Каширин вскочил с матраса, резво подбежал к окну и распахнул форточку. Потянуло ветерком. На столе потрескивала, оплывала сальная свеча. Дед скреб ножом и бросал в кастрюлю с водой картофелины, мелкие, как грецкие орехи. Напротив него Галим, зашедший на огонек, от нечего делать тасовал засаленную колоду карт.

– Проснулись? – спросил он.

Каширин показал пальцем на заляпанные рыжим дерьмом дедовы галоши. Помахал ладонью перед носом.

– От такого проснешься.

Галим рассмеялся. Каширин сел к столу, чтобы избавиться от навязчивых запахов, достал из пачки сигарету, прикурил от свечи. Болели бока, будто Каширин спал не на матрасе, а на заборе. Галим был рад, что проснулся человек, с которым можно переброситься парой умных слов. Собственно, ради этого он и пришел сюда.

– А я зашел вас проведать, – сказал он. – Возможно, другие перекупщики не приедут. Назаров мог договориться, что отдаст угнанный скот в одни руки. Вот и приехал один человек.

– А почем при нем не нашли денег?

– Перекупщики люди осторожные. Они бояться бандитов, бояться продавцов. Наверняка он спрятал деньги где-то поблизости, в степи, в тайнике. Теперь деньги не найдешь.

– Жалко деньги, – вставил слово дед. – Ой, жалко.

Каширину не было жалко чужих денег. Ближе к вечеру казаха перекупщика и его водителя схоронили в одной могиле на огороде старика. «Ниву», на которой они приехали, заперли и оставили стоять на том же месте. Расчет простой. Когда Назаров появится, первым делом начнет искать, где остановился покупатель. Пойдет в дом к старухе, а там… Короче, там все и кончится.

– Вы друг Акимова? – спросил Галим.

– Я в этой компании человек чужой, случайный, – сказал Каширин. – В Москве меня не ждет ничего, кроме больших неприятностей. Поэтому я здесь.

– Чем вы занимались в Москве?

– Я был финансистом. У одних богатых людей брал деньги, отдавал их в пользование другим богатым людям. В свободное время посещал разные компании, светские тусовки. В присутствии женщин употреблял слова «ликвидность» и «менеджмент». Поэтому слыл остроумным человеком. И еще: у меня были деньги. Были, да сплыли.
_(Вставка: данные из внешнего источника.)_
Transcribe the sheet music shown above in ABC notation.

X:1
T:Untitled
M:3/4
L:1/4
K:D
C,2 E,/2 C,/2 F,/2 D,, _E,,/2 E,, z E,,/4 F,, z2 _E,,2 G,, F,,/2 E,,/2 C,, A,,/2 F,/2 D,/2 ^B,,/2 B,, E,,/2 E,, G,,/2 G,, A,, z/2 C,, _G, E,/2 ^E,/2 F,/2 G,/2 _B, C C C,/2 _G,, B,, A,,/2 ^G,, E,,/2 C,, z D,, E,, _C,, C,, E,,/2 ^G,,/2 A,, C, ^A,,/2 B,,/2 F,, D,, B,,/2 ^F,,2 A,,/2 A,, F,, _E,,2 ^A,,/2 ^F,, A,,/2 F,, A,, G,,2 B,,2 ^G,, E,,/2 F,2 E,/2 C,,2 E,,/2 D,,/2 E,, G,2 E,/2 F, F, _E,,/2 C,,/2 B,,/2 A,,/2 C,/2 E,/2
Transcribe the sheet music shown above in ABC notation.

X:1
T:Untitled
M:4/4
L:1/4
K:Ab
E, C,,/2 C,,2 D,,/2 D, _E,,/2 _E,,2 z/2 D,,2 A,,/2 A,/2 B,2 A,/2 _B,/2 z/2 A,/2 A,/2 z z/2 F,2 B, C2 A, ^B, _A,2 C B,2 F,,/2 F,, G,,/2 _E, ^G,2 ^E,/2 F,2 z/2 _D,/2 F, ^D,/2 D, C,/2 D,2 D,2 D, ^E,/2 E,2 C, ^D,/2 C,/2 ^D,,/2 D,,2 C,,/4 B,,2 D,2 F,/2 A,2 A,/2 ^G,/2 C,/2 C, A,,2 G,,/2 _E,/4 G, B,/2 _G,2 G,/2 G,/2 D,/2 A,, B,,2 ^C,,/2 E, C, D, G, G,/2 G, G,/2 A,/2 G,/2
– Значит, вы многого добились в жизни?

– Не многого, но кое-чего. И не потому что подставлял всяким педикам из начальства свой зад. И не потому что, сосал у больших людей. Я сделал себя сам. И потерял все тоже по своей вине. А вы долго тут учительствовали?

– Почти всю жизнь, – сказал Галим. – Теперь мне живется тяжелее, чем другим.

– Почему тяжелее?

– Я учился в Москве, в педагогическом институте. Я видел другую жизнь, хорошую. Мне есть, с чем сравнивать. Вот оттого мне и хуже других. Раньше здесь была все по-другому. Потом не стало работы. Люди ушили, потому что человеку здесь больше нечего делать. Сюда пришли разорение и нищета. Средневековье.

– Понятно, – кивнул Каширин. – Я хочу знать, что тут происходит. Скажите, этот Назаров, кто он такой? Что он за буй с горы?

– Раньше он был оператором насосной станции. Теперь известный всей округе бандит. У него свои люди, которые угоняют скот из России. Теперь это выгодный промысел.